[Data items]
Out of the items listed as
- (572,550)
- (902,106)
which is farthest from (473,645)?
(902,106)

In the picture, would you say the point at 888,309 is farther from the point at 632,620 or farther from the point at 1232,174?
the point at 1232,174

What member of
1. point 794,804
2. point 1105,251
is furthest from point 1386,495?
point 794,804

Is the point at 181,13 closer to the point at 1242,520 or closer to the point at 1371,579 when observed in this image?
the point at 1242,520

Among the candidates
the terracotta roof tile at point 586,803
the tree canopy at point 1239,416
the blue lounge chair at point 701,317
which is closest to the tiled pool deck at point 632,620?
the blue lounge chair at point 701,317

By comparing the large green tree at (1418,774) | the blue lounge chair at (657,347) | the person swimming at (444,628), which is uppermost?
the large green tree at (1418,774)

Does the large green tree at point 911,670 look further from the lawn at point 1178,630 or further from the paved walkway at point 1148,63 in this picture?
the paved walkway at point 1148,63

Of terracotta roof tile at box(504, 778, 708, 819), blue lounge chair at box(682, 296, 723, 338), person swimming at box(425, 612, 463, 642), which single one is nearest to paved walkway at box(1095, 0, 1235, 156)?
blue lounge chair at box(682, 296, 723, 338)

--

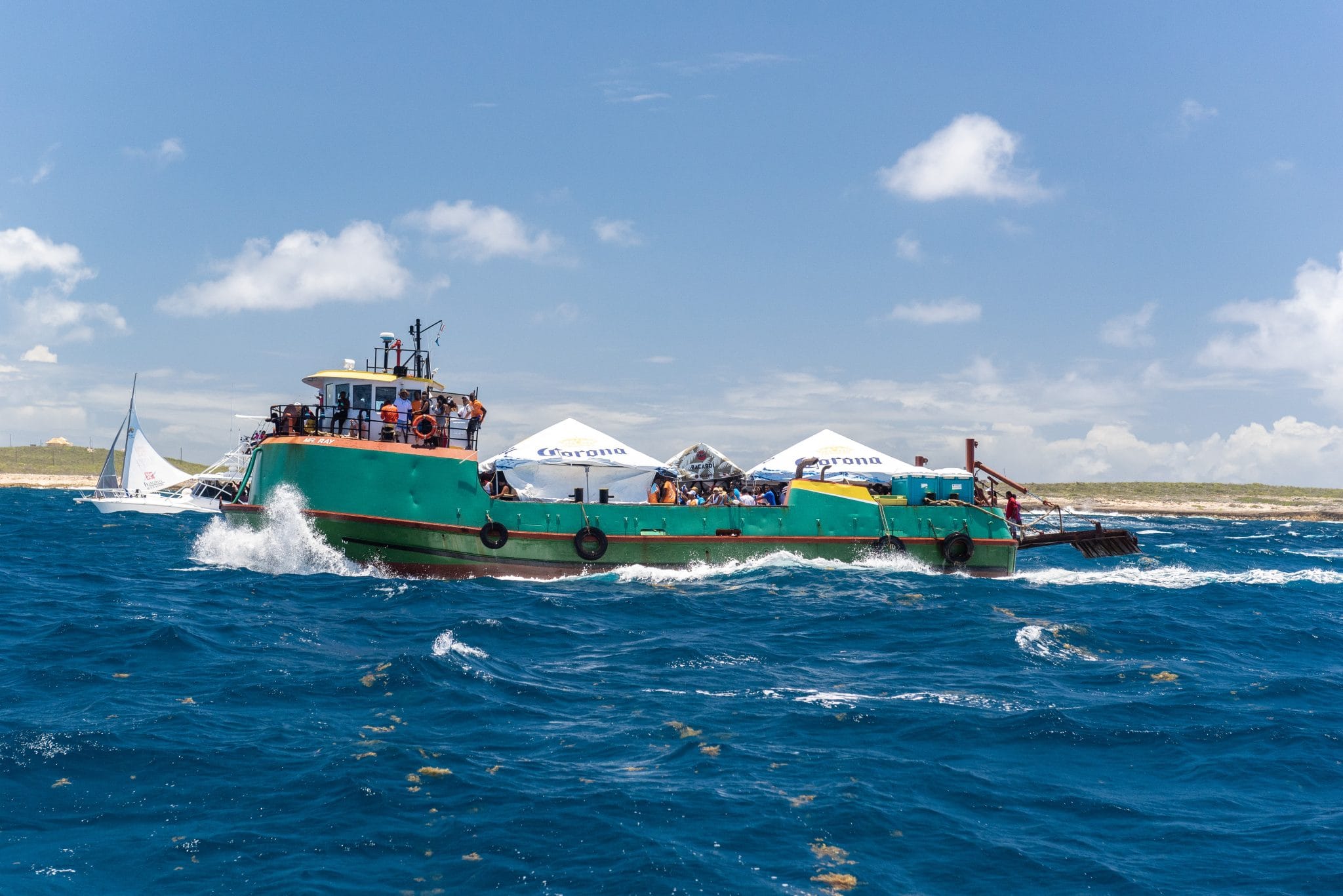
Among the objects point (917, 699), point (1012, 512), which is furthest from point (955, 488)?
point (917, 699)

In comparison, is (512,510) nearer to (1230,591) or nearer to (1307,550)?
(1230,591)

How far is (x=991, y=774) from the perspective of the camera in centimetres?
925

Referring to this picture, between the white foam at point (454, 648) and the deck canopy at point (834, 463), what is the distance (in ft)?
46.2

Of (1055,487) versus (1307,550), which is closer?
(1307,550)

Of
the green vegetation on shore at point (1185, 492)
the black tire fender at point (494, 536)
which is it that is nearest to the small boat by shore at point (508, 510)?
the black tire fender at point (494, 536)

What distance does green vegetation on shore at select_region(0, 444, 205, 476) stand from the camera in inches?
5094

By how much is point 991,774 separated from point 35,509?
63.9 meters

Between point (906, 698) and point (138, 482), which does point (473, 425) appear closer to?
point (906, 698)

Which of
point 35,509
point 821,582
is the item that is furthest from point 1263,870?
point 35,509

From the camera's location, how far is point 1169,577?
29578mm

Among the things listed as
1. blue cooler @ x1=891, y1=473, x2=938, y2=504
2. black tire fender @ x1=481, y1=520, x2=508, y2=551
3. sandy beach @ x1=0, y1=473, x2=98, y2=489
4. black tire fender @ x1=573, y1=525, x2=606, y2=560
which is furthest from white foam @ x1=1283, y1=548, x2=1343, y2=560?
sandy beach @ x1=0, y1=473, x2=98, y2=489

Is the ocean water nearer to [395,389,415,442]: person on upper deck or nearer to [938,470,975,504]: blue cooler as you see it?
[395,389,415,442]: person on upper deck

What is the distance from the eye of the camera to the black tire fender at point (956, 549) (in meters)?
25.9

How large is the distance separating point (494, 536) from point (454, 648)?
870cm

**WORK REQUIRED:**
Turn the data lines into a Markdown table with the columns Row and Line, starting with the line that contains "Among the things listed as" and going on through the line that contains "which is furthest from white". Number each line and leave out any blank lines.

**FULL OUTPUT:**
| Row | Line |
|---|---|
| 1 | Among the things listed as |
| 2 | 1. blue cooler @ x1=891, y1=473, x2=938, y2=504 |
| 3 | 2. black tire fender @ x1=481, y1=520, x2=508, y2=551 |
| 4 | 3. sandy beach @ x1=0, y1=473, x2=98, y2=489 |
| 5 | 4. black tire fender @ x1=573, y1=525, x2=606, y2=560 |
| 6 | which is furthest from white foam @ x1=1283, y1=548, x2=1343, y2=560? |